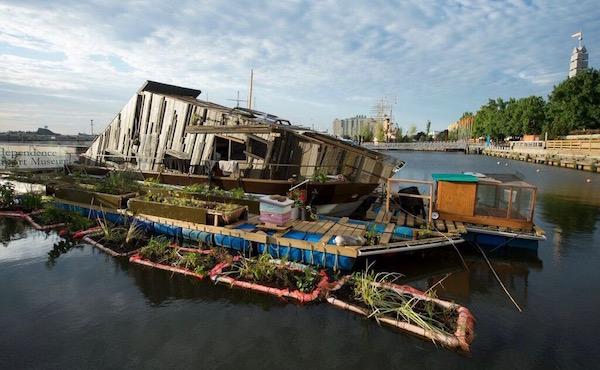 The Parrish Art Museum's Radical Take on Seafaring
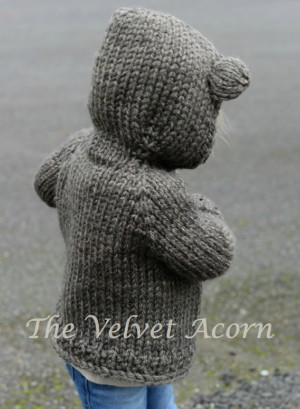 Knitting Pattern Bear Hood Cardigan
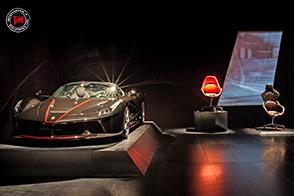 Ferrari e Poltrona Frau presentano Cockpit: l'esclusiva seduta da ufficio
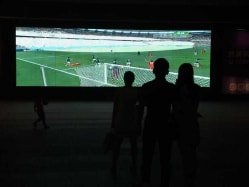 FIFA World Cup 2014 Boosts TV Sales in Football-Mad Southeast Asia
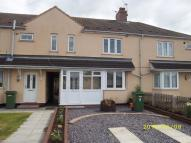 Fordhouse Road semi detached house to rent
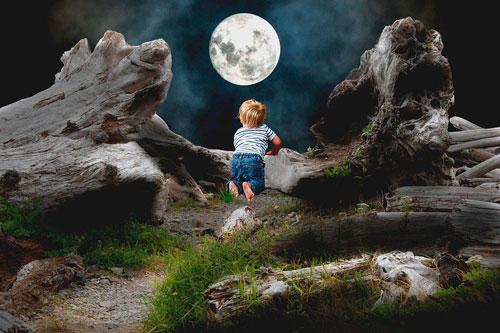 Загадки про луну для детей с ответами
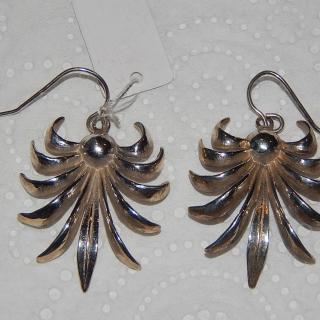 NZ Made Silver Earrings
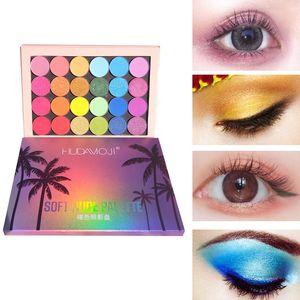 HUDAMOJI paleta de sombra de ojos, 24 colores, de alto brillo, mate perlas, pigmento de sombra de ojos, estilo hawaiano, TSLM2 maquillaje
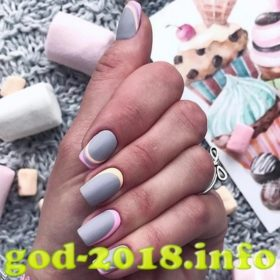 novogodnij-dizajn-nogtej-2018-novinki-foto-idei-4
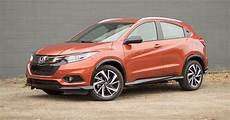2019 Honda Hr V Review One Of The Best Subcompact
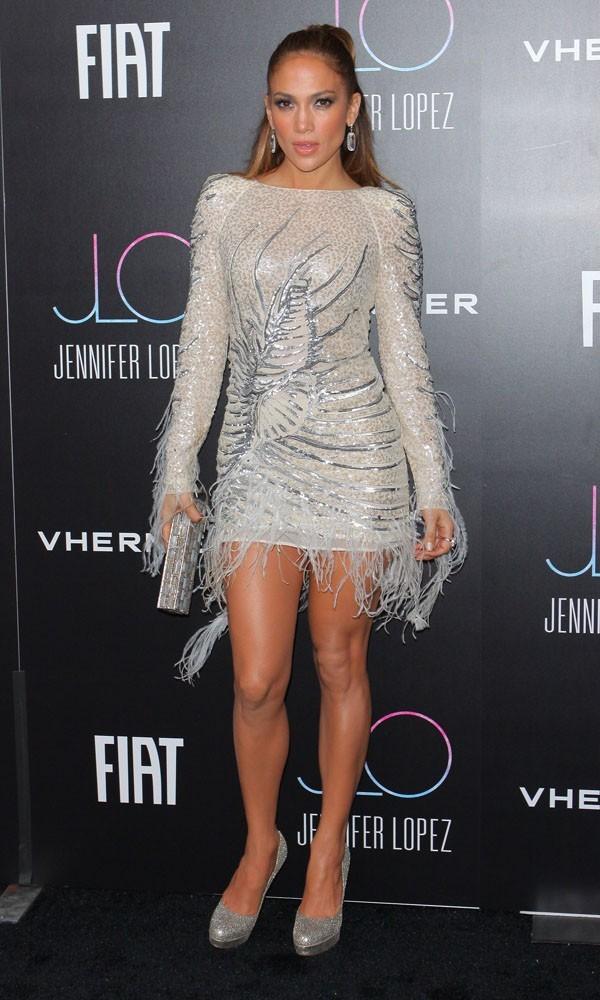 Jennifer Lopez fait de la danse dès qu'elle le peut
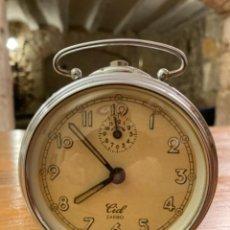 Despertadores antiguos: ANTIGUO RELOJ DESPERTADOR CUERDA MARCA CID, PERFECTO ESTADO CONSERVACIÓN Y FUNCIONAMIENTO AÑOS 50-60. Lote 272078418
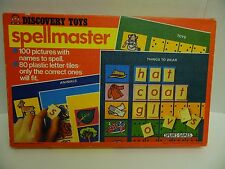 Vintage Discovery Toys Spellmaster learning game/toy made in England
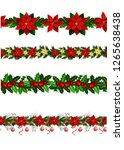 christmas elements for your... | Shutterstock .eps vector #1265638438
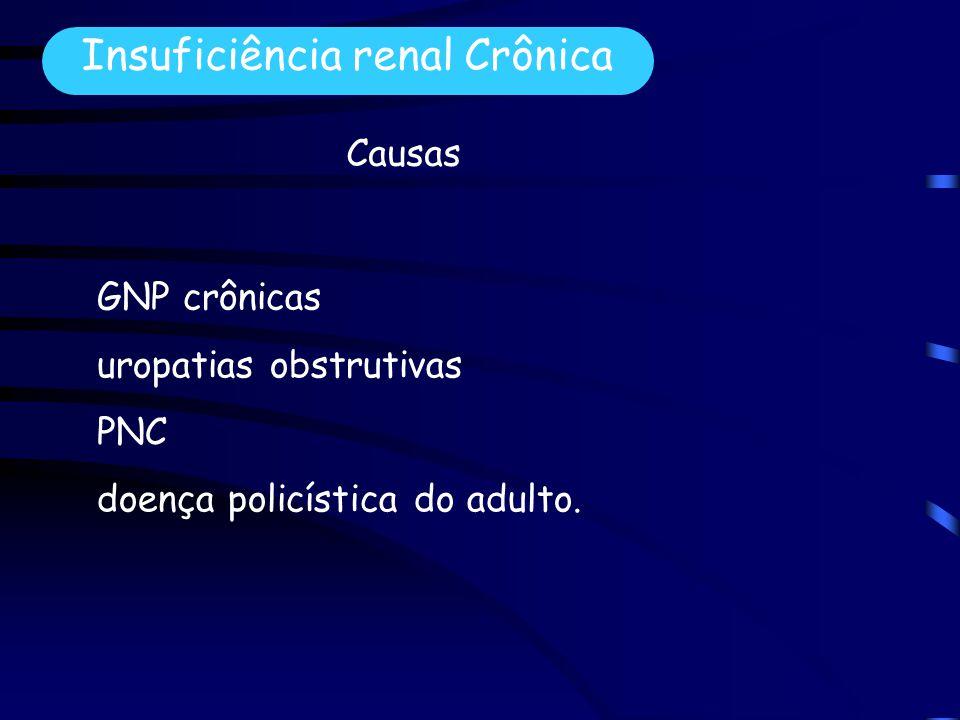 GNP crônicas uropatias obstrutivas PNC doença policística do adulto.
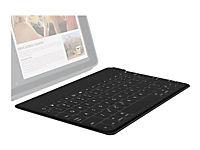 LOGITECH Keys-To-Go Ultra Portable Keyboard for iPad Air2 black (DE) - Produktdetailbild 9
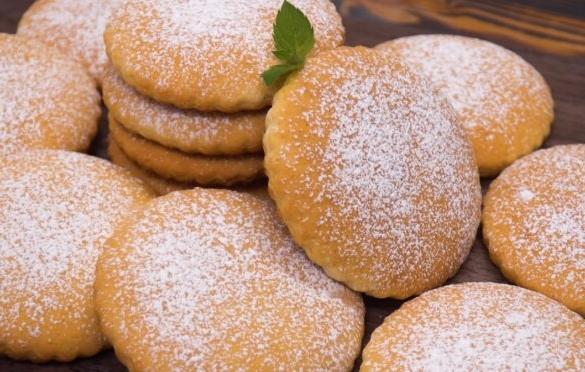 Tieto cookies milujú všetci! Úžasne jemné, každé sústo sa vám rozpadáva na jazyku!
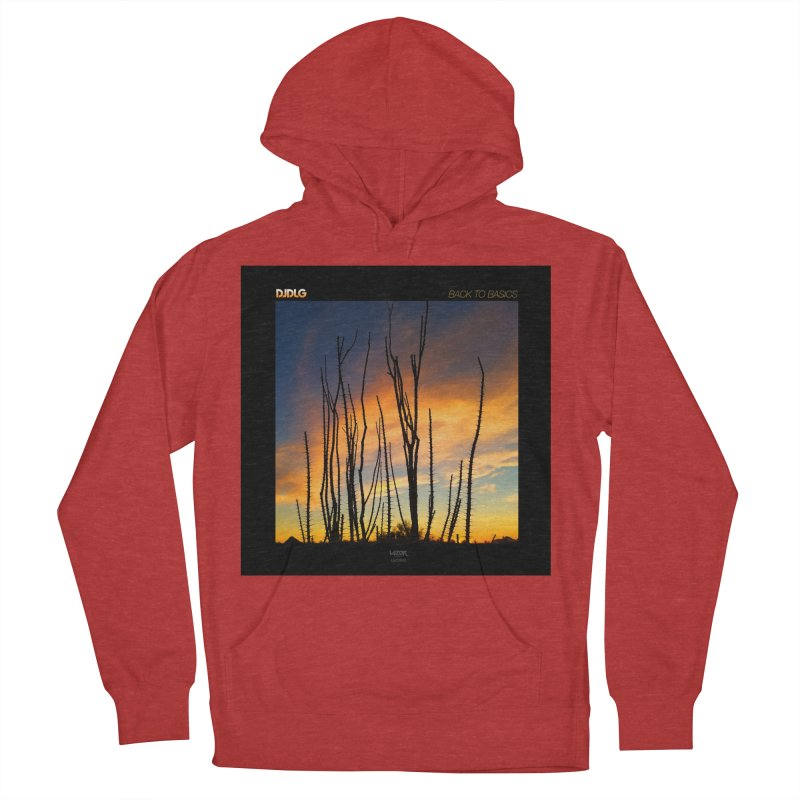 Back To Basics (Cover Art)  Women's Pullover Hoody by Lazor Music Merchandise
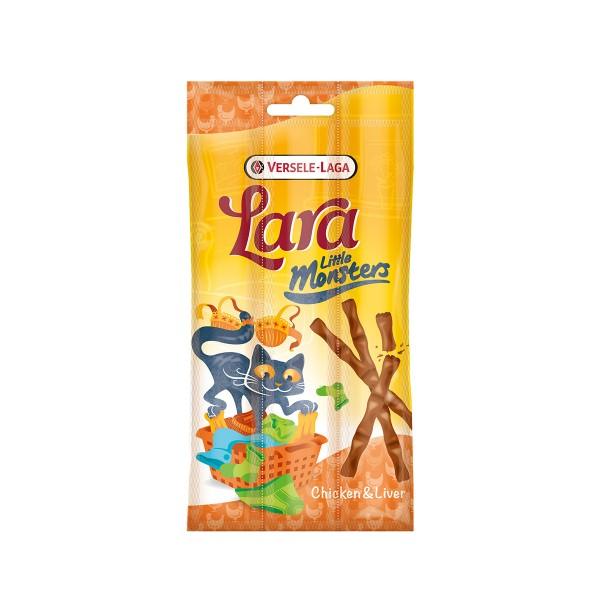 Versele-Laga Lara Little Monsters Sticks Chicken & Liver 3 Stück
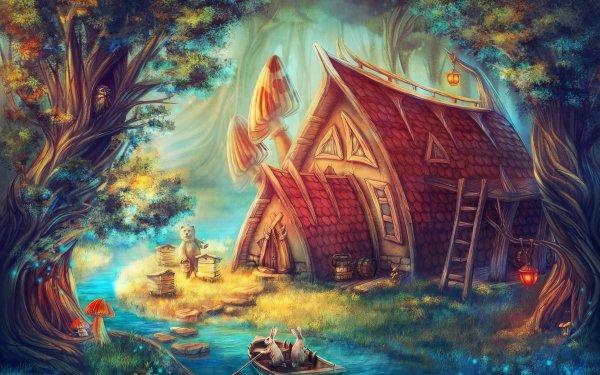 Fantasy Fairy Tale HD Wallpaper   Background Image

What to do » Using the data above, output the line that has "2019 Honda Hr", the line that has "LOGITECH Keys-To-Go Ultra", and whatever lines fall between, each exactly as it stands and without pictures.

Answer below »
2019 Honda Hr V Review One Of The Best Subcompact
 Jennifer Lopez fait de la danse dès qu'elle le peut
 Despertadores antiguos: ANTIGUO RELOJ DESPERTADOR CUERDA MARCA CID, PERFECTO ESTADO CONSERVACIÓN Y FUNCIONAMIENTO AÑOS 50-60. Lote 272078418
 Vintage Discovery Toys Spellmaster learning game/toy made in England
 christmas elements for your... | Shutterstock .eps vector #1265638438
 GNP crônicas uropatias obstrutivas PNC doença policística do adulto.
 LOGITECH Keys-To-Go Ultra Portable Keyboard for iPad Air2 black (DE) - Produktdetailbild 9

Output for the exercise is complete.